> **What to produce**: Your answer must be the full listing below, restated word for word, with no pictures in it.

**** Supplied data

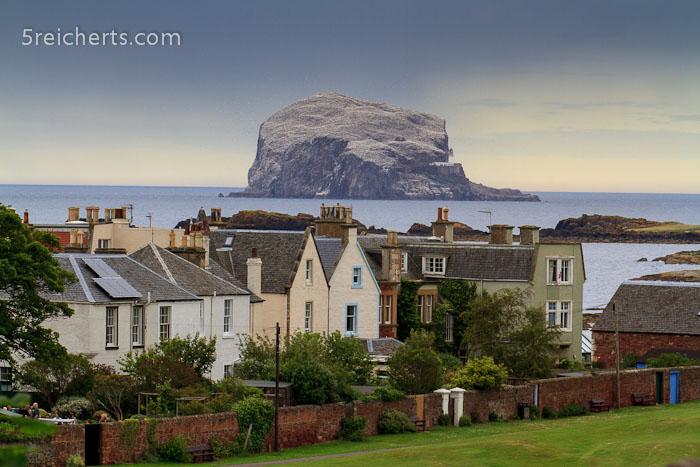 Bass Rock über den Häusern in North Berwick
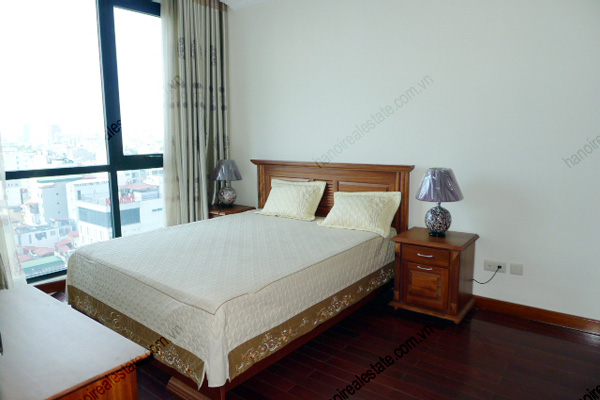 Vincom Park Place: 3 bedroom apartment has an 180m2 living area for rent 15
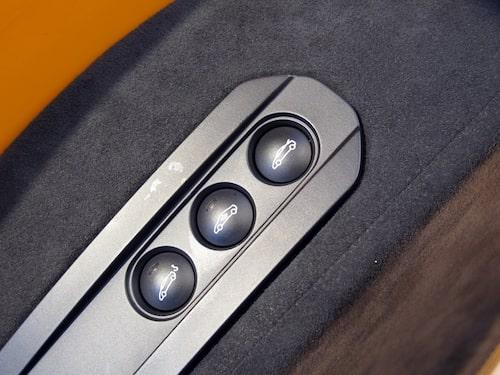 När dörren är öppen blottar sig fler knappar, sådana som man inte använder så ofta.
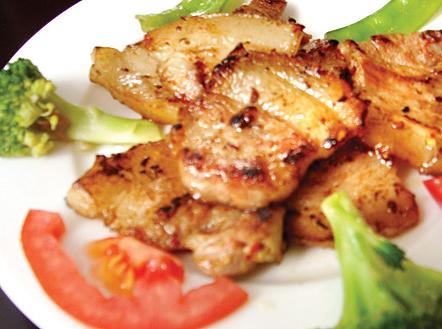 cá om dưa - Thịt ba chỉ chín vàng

********

> **Response below**:
 Bass Rock über den Häusern in North Berwick
 Vincom Park Place: 3 bedroom apartment has an 180m2 living area for rent 15
 När dörren är öppen blottar sig fler knappar, sådana som man inte använder så ofta.
 cá om dưa - Thịt ba chỉ chín vàng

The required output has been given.